If you’ve been following the news about Korea lately, then you’ve rubbed your eyes and pinched your skin more than once to verify that what you’re watching on TV is actually real.

I know I did this morning when I saw the three Americans freed by North Korea step out of the airplane and into U.S. soil — one of them for the first time in nearly 950 days. I did again shortly later when I read President Trump announced he is meeting with North Korea’s supreme leader, Kim Jong Un, in Singapore next month. It will be the first ever meeting between a U.S. president and a North Korean leader.

And just a few weeks ago, the world collectively rubbed its eyes as it watched another first: Kim himself setting foot into South Korea. No North Korean leader had crossed the military demarcation line dividing the Korean people since the Korean War — nearly 70 years ago.

The global reaction was captured in a media center not far from the DMZ, where a crowd of 2,000 journalists let out an audible gasp as they saw President Moon Jae-in welcoming Kim into South Korea.

In fact, it seems like we’re barely able to keep up with the news coming out of Korea. Everything about the quickly unfolding peace talks seems surreal.

Only five months ago, North Korea was testing an intercontinental ballistic missile capable of hitting New York City, Los Angeles and every city in between with a nuclear warhead. Now, we see pictures of a smiling Kim posing with Presidents Moon of South Korea and Xi Jinping of China.

As someone who has traveled inside North Korea and spent more than a decade providing resources for the Korean people, I’m greatly encouraged to see peace might actually be within reach. Yet, for as hopeful as it all may seem, we cannot let smiles and handshakes fool us. There are countless people still suffering inside North Korea. They’re the ones who pay the ultimate price for the outcome of these negotiations.

An estimated 18 million people in North Korea depend on the state’s Public Distribution System rations of potatoes and cereals, according to a 2017 United Nations report. These rations amount to less than a pound a day per person. Additionally, 10.5 million — two in five North Koreans — are undernourished, putting children especially at risk.

While North Korea faces many natural challenges to its national food production, this rampant malnourishment is largely man-made. The global military spending average is between 2 to 2.5 percent of a country’s GDP. North Korea spends nearly a quarter of its GDP on its armed forces. The regime essentially starved its own people to develop the nuclear-capable missiles that effectively paved the way to the current peace negotiations.

Still, perhaps just as egregious is North Korea’s brutal oppression of people it deems political enemies, including Christians.

North Korea is the number one persecutor of Christians in the world. The regime has ranked at the top of Open Doors’ World Watch List for 16 years straight. Tens of thousands of Christians languish in political prison camps, some simply because they were caught with a Bible. I have traveled to the DMZ and heard firsthand the stories of defectors who have faced grueling persecution because of their faith.
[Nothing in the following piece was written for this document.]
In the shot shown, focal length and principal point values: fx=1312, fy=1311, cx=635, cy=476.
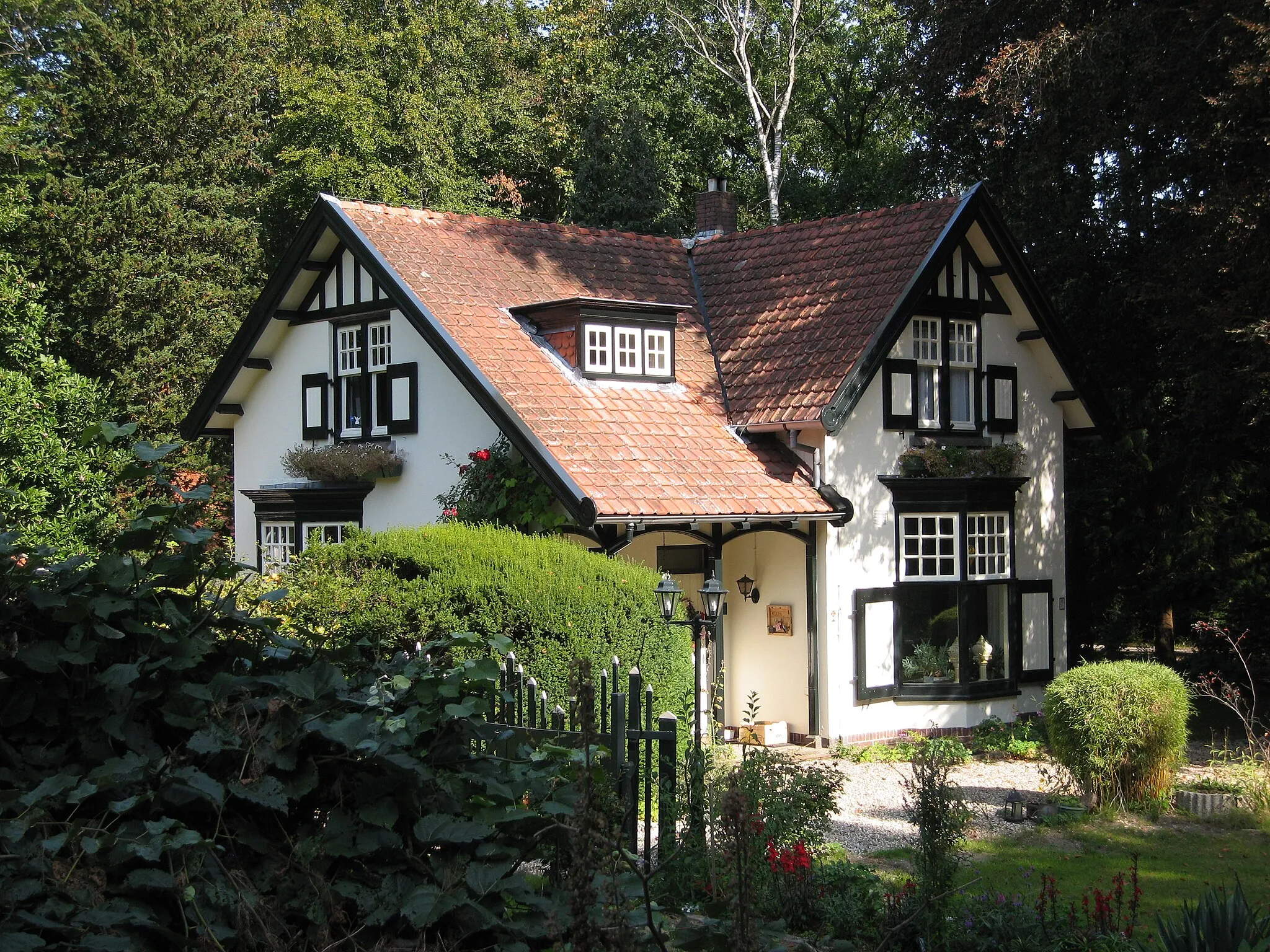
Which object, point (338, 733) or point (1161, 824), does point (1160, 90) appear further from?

At the request of North Korean Christians, World Help pledged to send 100,000 Bibles to North Korea as soon as possible. Thanks to many generous supporters, we’ve provided more than 68,000 Bibles, some of which are already in East Asia ready to be smuggled into the country. Though owning a Bible is literally a prison sentence, North Korean Christians are desperate to get their hands on one and experience the hope within its pages.

As global leaders try to find a solution to the long-standing conflict in the Korean Peninsula, they must consider the humanitarian side of the equation as well as military and political factors. We would be remiss if a nonproliferation agreement is reached — but the suffering of countless innocent men, women and children continues to be ignored.

North Koreans placed their hope in similar peace summits in 2000 and 2007, which ended in prolonged human rights abuses. We shouldn't assume that these new talks mean we can become complacent about fighting for innocent North Korean people. We can’t forget them now.